### 記事の抜粋
----------------
【エルサレム時事】イスラエルとイスラム組織ハマスは22日、それぞれが拘束する受刑者や人質の一部を解放するとともに、戦闘を少なくとも4日間休止することで合意した。交渉の仲介に当たっていたカタールが合意内容を発表した。10月7日の衝突開始後、ある程度の期間の戦闘休止を伴う合意が成立したのは初めて。
パレスチナ自治区ガザには、約240人の人質が拘束されている。カタール政府によると、ハマスがこのうち女性と子供の計50人を解放するのと引き換えに、イスラエルは同国内で収監しているパレスチナ人の女性や子供を釈放。合意の履行に応じ、解放・釈放される人数は増えるという。これまでにハマスが解放したのは、高齢女性ら計4人にとどまっている。
戦闘休止は4日間で、開始は23日以降になる見通し。AFP通信によると、イスラエル政府は声明で、ハマス側が追加で人質を10人解放するたび、休止を1日延ばすと説明している。
この間、極度に悪化しているガザの人道状況改善に向け、イスラエルは人道目的の燃料を含む「多くの支援物資」の搬入を認める。
イスラエルのネタニヤフ首相は、合意承認のための閣議冒頭、「難しい決断だが、正しい決定だ」と強調した。AFPによれば、ハマスは声明で、釈放されるパレスチナ人が150人になるとの見通しを示した上で、「占領者(イスラエル)が合意を尊重する限り、われわれも『停戦』を守る」と表明した。
ただ、ネタニヤフ氏は閣議で、戦闘休止がハマスとの戦争を放棄することにつながるとの観測を「ばかげている」と一蹴。ハマスの排除と人質全員の帰還を果たし、ガザからの脅威がなくなるまで「戦争を続ける」と明言した。
交渉が大詰めを迎えた中でも、イスラエル軍はガザへの攻撃を続けた。22日の中東の衛星テレビ局アルジャジーラによると、検問所のあるラファなど南部でも空爆を加え、南部ハンユニスでは住宅が攻撃され少なくとも人が死亡。ガザでの死者は22日までに1万4000人を超えた。
また、世界保健機関(WHO)は、これまでに医師ら医療従事者53人が職務中に命を落としたと明らかにした。報道関係者の犠牲も相次ぎ、米拠点のジャーナリスト保護委員会(CPJ)の集計では、パレスチナ人46人を含む53人が死亡している。
----------------
### データ抜粋
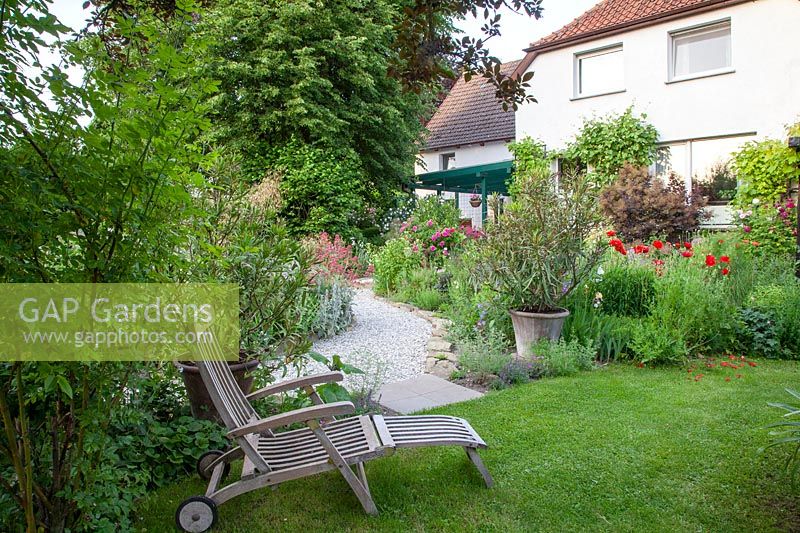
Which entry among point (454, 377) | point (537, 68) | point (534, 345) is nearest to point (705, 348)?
point (534, 345)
----------------
### 取り組む課題
A. 戦闘休止の記事について、次の問いに答えてください。
(i) 交渉の仲介に当たっていた国はどこですか。
(ii) イスラエル政府の声明では、人質を何人追加で解放するたびに休止が1日延びますか。
(iii) WHOによると、職務中に命を落とした医療従事者は何人ですか。
B. 戦闘休止の記事の「戦闘休止は4日間で、開始は2」で始まる部分を「を含む53人が死亡している。」まで書き写し、その中の「燃料」を「医薬品」に切り替えてください。
答えるときは戦闘休止の記事だけを見てください。

### 解答例
A.
(i) カタール
(ii) 10人
(iii) 53人

B.
戦闘休止は4日間で、開始は23日以降になる見通し。AFP通信によると、イスラエル政府は声明で、ハマス側が追加で人質を10人解放するたび、休止を1日延ばすと説明している。
この間、極度に悪化しているガザの人道状況改善に向け、イスラエルは人道目的の医薬品を含む「多くの支援物資」の搬入を認める。
イスラエルのネタニヤフ首相は、合意承認のための閣議冒頭、「難しい決断だが、正しい決定だ」と強調した。AFPによれば、ハマスは声明で、釈放されるパレスチナ人が150人になるとの見通しを示した上で、「占領者(イスラエル)が合意を尊重する限り、われわれも『停戦』を守る」と表明した。
ただ、ネタニヤフ氏は閣議で、戦闘休止がハマスとの戦争を放棄することにつながるとの観測を「ばかげている」と一蹴。ハマスの排除と人質全員の帰還を果たし、ガザからの脅威がなくなるまで「戦争を続ける」と明言した。
交渉が大詰めを迎えた中でも、イスラエル軍はガザへの攻撃を続けた。22日の中東の衛星テレビ局アルジャジーラによると、検問所のあるラファなど南部でも空爆を加え、南部ハンユニスでは住宅が攻撃され少なくとも人が死亡。ガザでの死者は22日までに1万4000人を超えた。
また、世界保健機関(WHO)は、これまでに医師ら医療従事者53人が職務中に命を落としたと明らかにした。報道関係者の犠牲も相次ぎ、米拠点のジャーナリスト保護委員会(CPJ)の集計では、パレスチナ人46人を含む53人が死亡している。